E invece il 2008 è arrivato da un pezzo, e “BITS” è proprio il secondo album degli Oxford Collapse per la storica label di Seattle, dopo quel “Remember The Night Parties” che nel 2006 aveva raccolto ottime critiche; e il bello è che nemmeno adesso, nemmeno ora che sta succedendo davvero, i tre di Brooklyn sembrano crederci. E c’è solo da gioirne.
È stata lungimirante la SubPop a cogliere le potenzialità di questo trio, a capire che questa “band come tante” non era proprio una band come tante (ben pochi musicisti in erba saprebbero scrivere pezzi come “Vernon-Jackson”), sebbene mantenesse in pieno lo spirito, il suono, l’entusiasmo che può trasudare solo da chi sa di essere nulla più che una voce in uno scantinato. E chissà se la lungimiranza della SubPop è arrivata al punto di rendersi conto che il momento d’oro degli Oxford Collpase sarebbe stato proprio questo, qui ed ora.
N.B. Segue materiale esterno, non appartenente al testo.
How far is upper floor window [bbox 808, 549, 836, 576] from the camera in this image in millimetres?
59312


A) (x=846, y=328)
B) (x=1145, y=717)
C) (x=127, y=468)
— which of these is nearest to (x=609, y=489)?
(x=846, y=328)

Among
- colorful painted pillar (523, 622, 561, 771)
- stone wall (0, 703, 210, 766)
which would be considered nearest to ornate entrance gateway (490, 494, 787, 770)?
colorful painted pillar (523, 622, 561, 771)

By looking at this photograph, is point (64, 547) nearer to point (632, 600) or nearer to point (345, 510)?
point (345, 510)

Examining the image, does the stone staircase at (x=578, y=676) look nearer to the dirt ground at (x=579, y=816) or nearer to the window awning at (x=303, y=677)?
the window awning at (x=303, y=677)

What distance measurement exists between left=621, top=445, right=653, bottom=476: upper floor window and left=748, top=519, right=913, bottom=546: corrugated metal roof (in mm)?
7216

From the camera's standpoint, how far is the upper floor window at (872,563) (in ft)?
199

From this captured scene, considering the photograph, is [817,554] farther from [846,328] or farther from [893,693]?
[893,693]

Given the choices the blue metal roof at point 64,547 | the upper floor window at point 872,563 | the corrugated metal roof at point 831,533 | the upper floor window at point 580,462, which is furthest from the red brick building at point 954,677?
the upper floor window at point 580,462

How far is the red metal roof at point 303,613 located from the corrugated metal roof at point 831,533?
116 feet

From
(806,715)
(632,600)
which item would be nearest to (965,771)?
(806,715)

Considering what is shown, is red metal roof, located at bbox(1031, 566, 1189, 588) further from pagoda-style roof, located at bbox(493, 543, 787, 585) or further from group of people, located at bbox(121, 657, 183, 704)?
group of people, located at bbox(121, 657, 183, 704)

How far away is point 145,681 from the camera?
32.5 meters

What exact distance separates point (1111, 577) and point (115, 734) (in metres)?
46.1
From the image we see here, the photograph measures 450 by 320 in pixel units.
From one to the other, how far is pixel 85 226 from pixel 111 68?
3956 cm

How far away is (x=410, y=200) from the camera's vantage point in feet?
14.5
[PAGEBREAK] Non più giovanissimi, cresciuti e maturati come ciascuno di noi cresce e matura, surclassati in termini di età da legioni di sbarbatelli emo che vendono miliardi di dischi più di loro, gli OxC stanno passando dallo spensierato garage punk degli esordi a qualcosa di più consistente e maturo, venato di malinconia nostalgica e di rabbia amara in ugual misura. E qui la smettiamo di elencare i meriti della SubPop e riconosciamo che è solo grazie ai tre di Brooklyn se “BITS” è un album così ben riuscito; perché gli Oxford Collapse hanno trovato il modo di suonare freschi senza “fare i giovani”, senza scimmiottare, senza forzarsi, ma lasciando che le loro sensibilità maturassero naturalmente (non può esserci maniera nella malinconia quando si sta invecchiando davvero).
Certo, da un lato questo può anche essere un limite, dato che le poche volte che “BITS” esce dal seminato non sempre coglie nel segno (gli archi in “A Wedding”, per fare un esempio, non sono certo un male di per sé, ma nel contesto dell’album appaiono come un’infiorettatura non richiesta); ma quando sono al meglio, nessuno batte gli OxC sul loro terreno. Ascoltate la potenza allegra e incontrollata di “Back Of The Yards” o lo storto e tambureggiante inno “Children’s Crusade” e poi diteci se non vi viene voglia di coverizzarle nella vostra sala prove.
“BITS” è quello che sarebbe potuto accadere alla vostra band del liceo se avesse avuto un po’ di fortuna e un po’ più di talento, se avesse proseguito a testa bassa per la sua strada espressiva, se non si fosse sciolta con la fine dell’adolescenza e l’inizio dei problemi veri.